Monday, November 10, 2003

In the end, she was as helpless as a butterfly on the point of a pin...


Wow, wasnt today the most interesting day of my life. Slept until approx. 1:30 this afternoon. God I swear sleeping all day makes your weekend shorter, and gives you a headache(might I add).

And Im not sure but I think I may be enjoying codine a little more than I should be. Took three because I had a headache this afternoon, then when I was at Tim Hortons this evening with Chelsea, Naomi, and Jenn I took another three. Not sure why I took those other three though. It was almost compulsive.

I really have to go pee, but Im way to lazy to go all the way up the stairs right now. I feel more compelled to write in my blog. Is that a bad thing?

Ive just finished talking with Damian and Paul on the unloved chat. Paul had to go in the middle of it though, very dissapointing. Then I felt bad when I told Damian I had to go as well because its after 12am. He teased me for going to bed at 12. Guess Im known for going to bed late and sleeping the day away.

You know I really could become used to sleeping all day and being up all night. But eventualy it would get boring because hardly anyone has that sort of lifestyle. I wouldnt be able to find anyone to do anything with. And spending time alone in the woods, or on the computer all night every night just wouldnt be fun after awhile. Oh well, whats one to do.

I was re-reading some stories at doublemoon today. Its the site that started me writing erotic short stories. I think back now and cant believe that I read every one of the stories on that site in less than a week. I think this must have been either last year or the year before that... Oh well the point is I think I must have been addicted to it. And now that I re-look and re-read over some of the stuff, I can see why. It sort of gets my flair for writing back. Plus its a real turn-on.

It upsets me that I feel guilty for a lot of things. I was just reading Pauls blog, and he listed a few things that upsets him. When I think about it, there are quite a few things that I feel guilty for, and most of them are things I do all the time. Most of my guilt is directed at my Mum. I feel guilty for staying up late when she told me to go to bed at an earlier time. I feel guilty when I lie to her, or stretch the truth a little. I feel guilty when I do something that I used to have to ask her to do, but now dont. I feel guilty when I want to go out and hang with my friends. I feel guilty when I need to be driven somewhere, because I dont have my own car...etc. I mean I could go on forever here. Plus there are still other people I feel guilt because of. Is it normal to feel so much guilt because of one person? Who knows.

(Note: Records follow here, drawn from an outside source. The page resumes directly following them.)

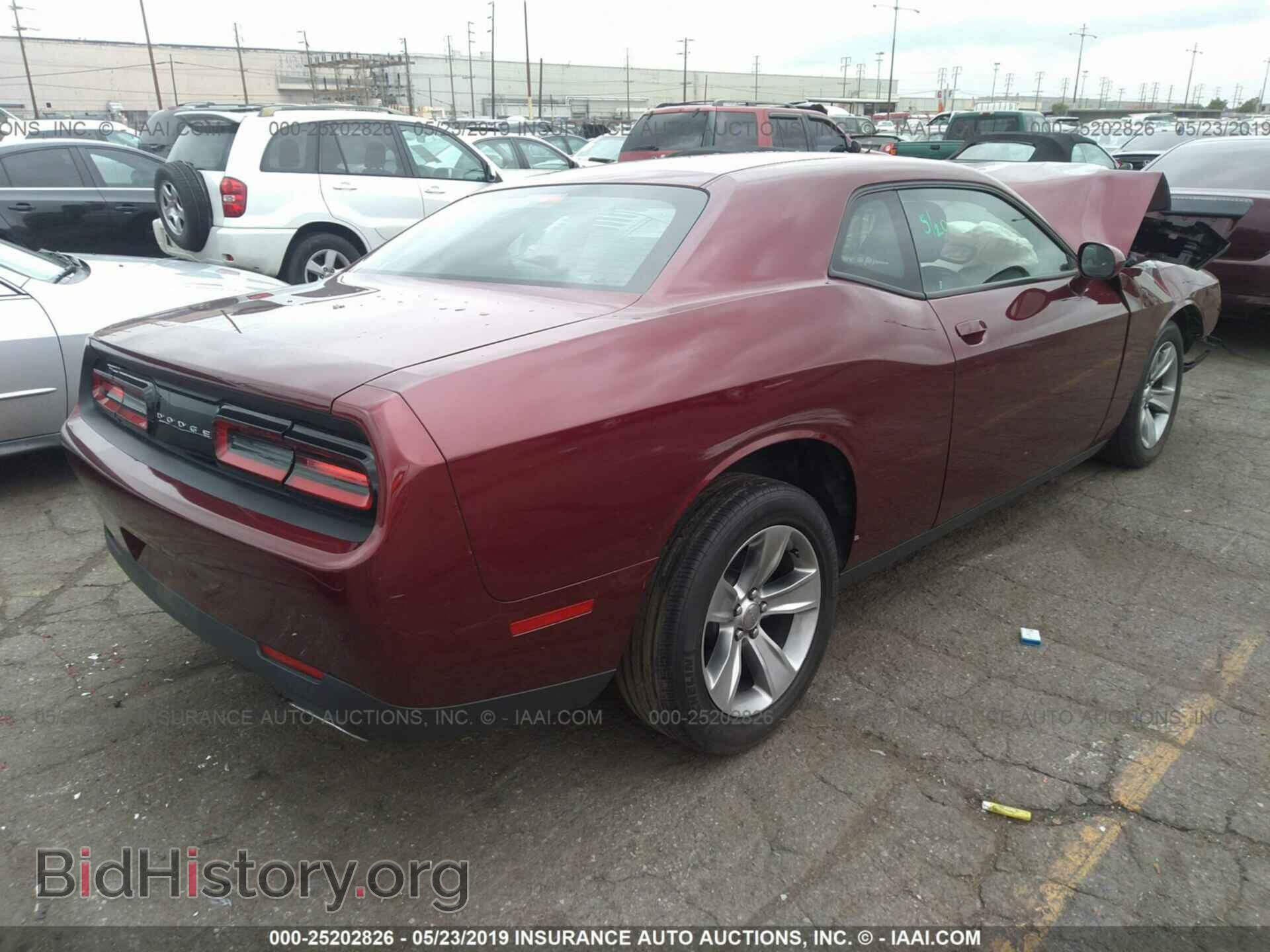 2017 DODGE CHALLENGER - VIN: 2C3CDZAG4HH554817 - Photo 4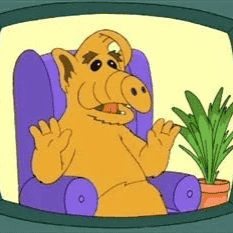 ALF (Family Guy) (Seth MacFarlane) Image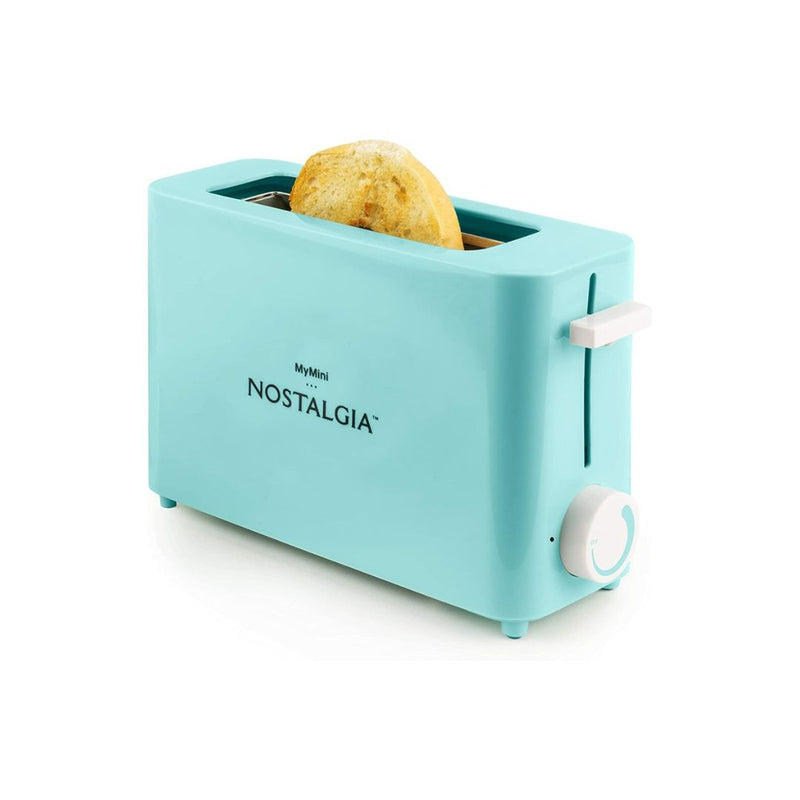 Nostalgia MyMini Single Slice Toaster Via Amazon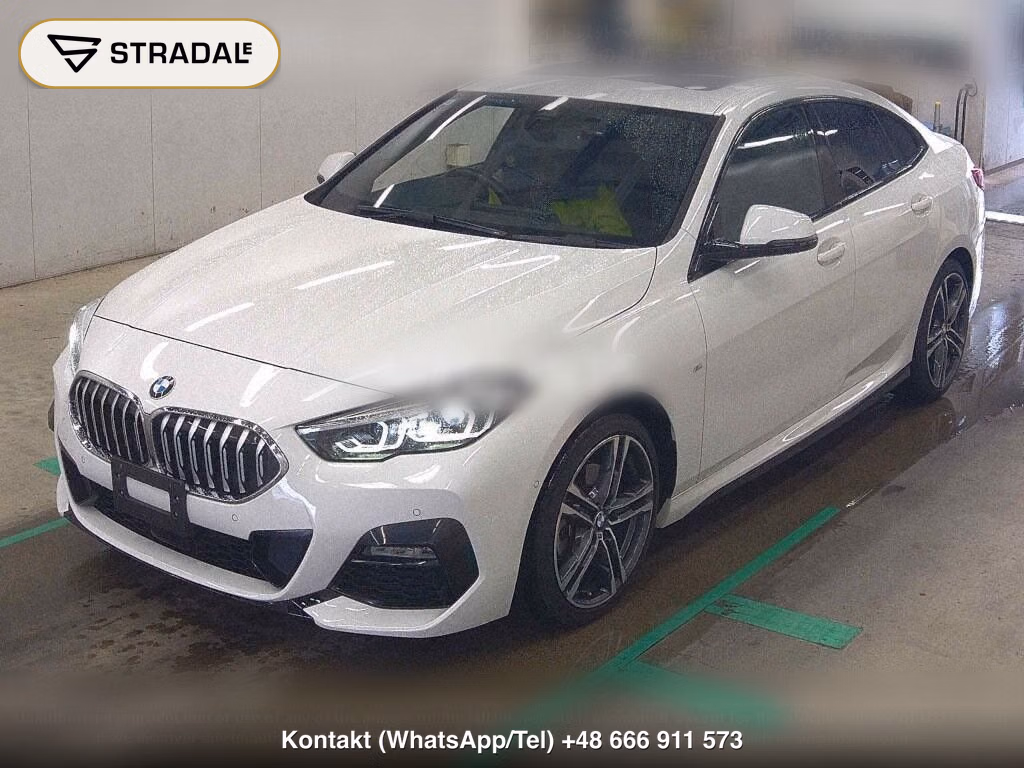BMW 2 SERIES 4HT 218D GRAN COUPE M-SPORT EDITION JOY+, miniaturka 5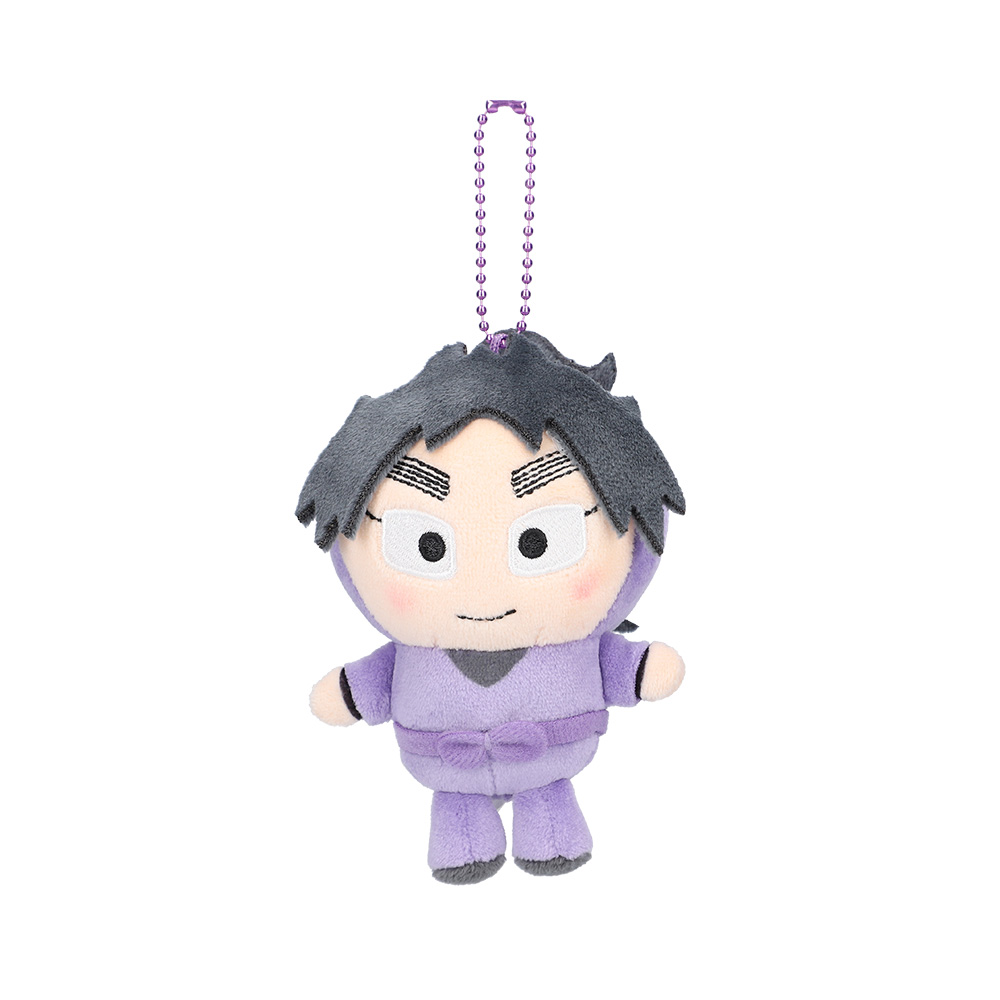 忍たま乱太郎 ふわこっと五年生 久々知兵助 | NHK キャラクター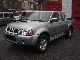 2009 Nissan  NP300 PICK UP DOUBLE CAB 2.5 dCi 133 SE 4X4 Off-road Vehicle/Pickup Truck Used vehicle photo 2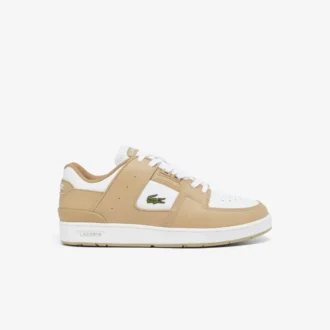 Court Cage Ledersneaker für Herren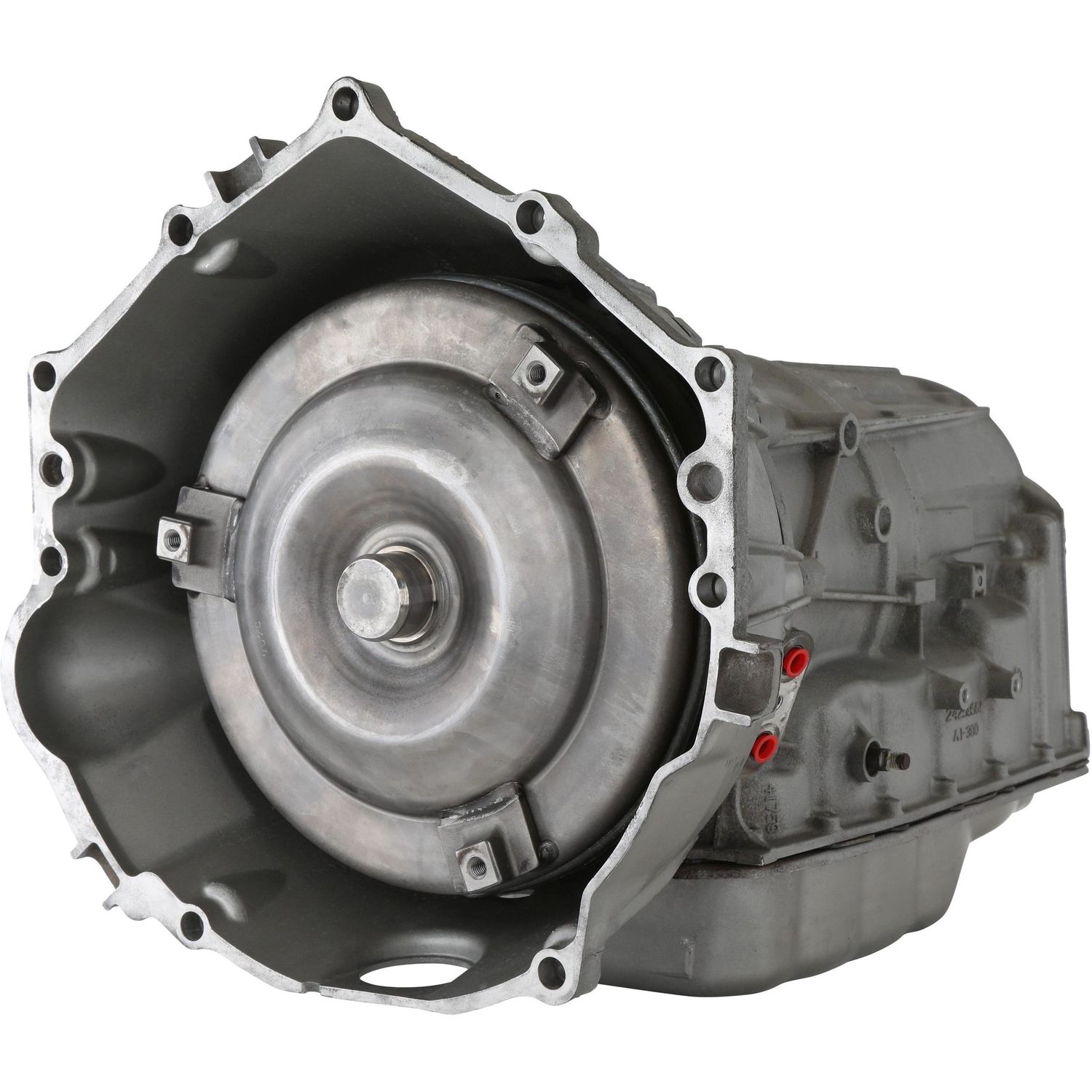 National Powertrain Remanufactured Automatic Transmission Assembly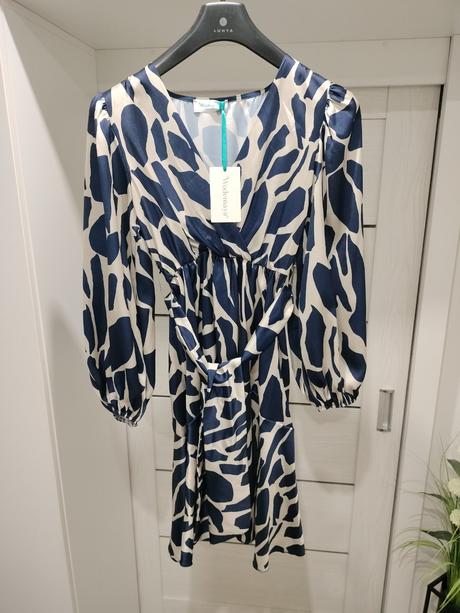 Elegantné šaty, 36 - s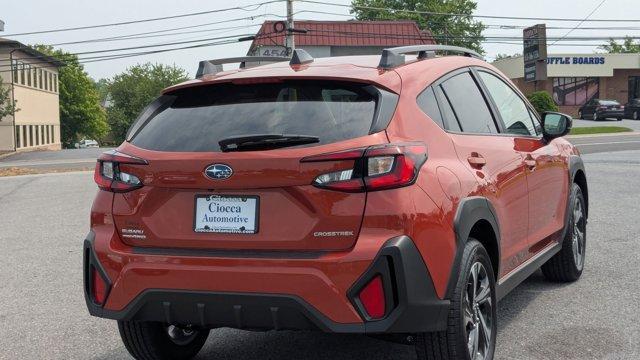 new 2025 Subaru Crosstrek car, priced at $29,669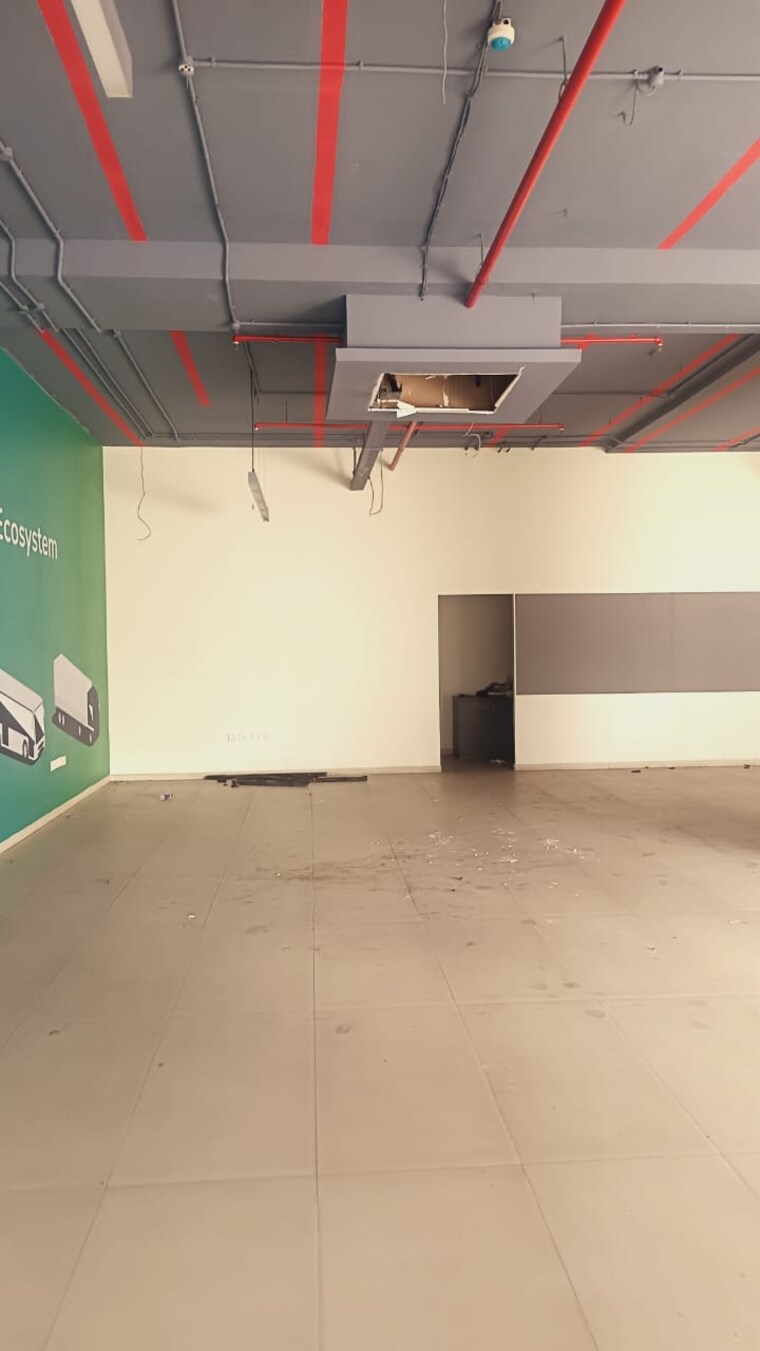 Floor Plan, amar-tech-park Commercial Shop 1000 Sq.Ft. In Balewadi Pune 9190355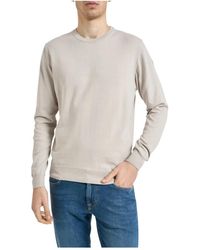 Colmar - Round-Neck Knitwear - Lyst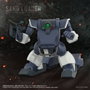 Takara Tomy Armored Trooper Votoms AT-08 Zwerg Sand Loader 1/48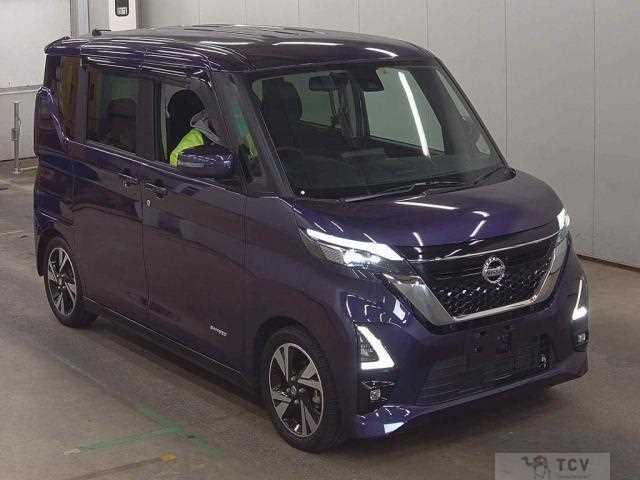 2020 Nissan ROOX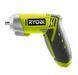 Викрутка акумуляторна RYOBI R4SDL13C 4В (ЗП, 2х біта)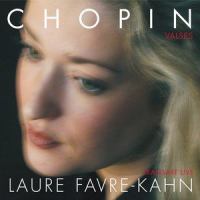 Waltz in E minor (E小调圆舞曲)_Laure Favre-Kahn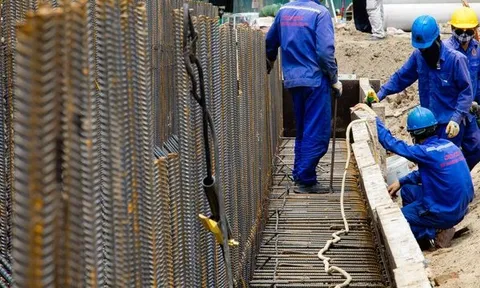 Tình hình kinh doanh bết bát "phủ sóng" toàn ngành xây dựng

Im frustrated because of the dossage of pills Im on. Ive never had to take anything so high of a dose. Whats 75 plus 37.5? Whatever it is thats what dossage of effexor Im on, and even though it makes my moods much better, and my thinking so much more positive... it still upsets me that it takes so much just to make be this much better.

Im staring at the 12 bagels and 43 timbits, (because Chelsea ate 2 of them), that are sitting on my floor not far from arms reach. Im so hungry... But I bought them at Tim Hortons so I can have something to feed my class tomorrow for our group project we are doing in Philosophy class. We have to hold a discussion coffee house and talk about Laissez-Faire philosophy. I mean who really cares about that philosophy? Its so damned confusing. None of our group members understands it completely. How are we supposed to discuss something we know hardly anything about? We're going to just throw some discussion topics at everyone and ask them what they think about Laissez-Faire. And I guess whether or not they understand it completely, or what they do understand at least.

I think Im supposed to be tired right now, considering its already tomorrow... But Im not, Im actualy really jittery, and still have to pee. And Im only wearing half of my pjs, Im still in the process of changing into them, and Ive been going since I started writing... Oh man thats sad. Shows you how damn lazy I am. Oh well, who cares. As long as you dont and I dont, then thats all that matters, right?

Im frustrated right now because Im so horny and have no one here to help me do something about it. I havent had anyone to help me do something about it for a long time now. I hate sexual frustration. Some people dont mind being alone during masterbation or any other type of sexual pleasure, but I enjoy at least someone watching. I cant wait until Paul comes down...

Well, I should be signing off now, must come up with a few discussion topics and possibly start reading about the philosopher I have to learn all about by January.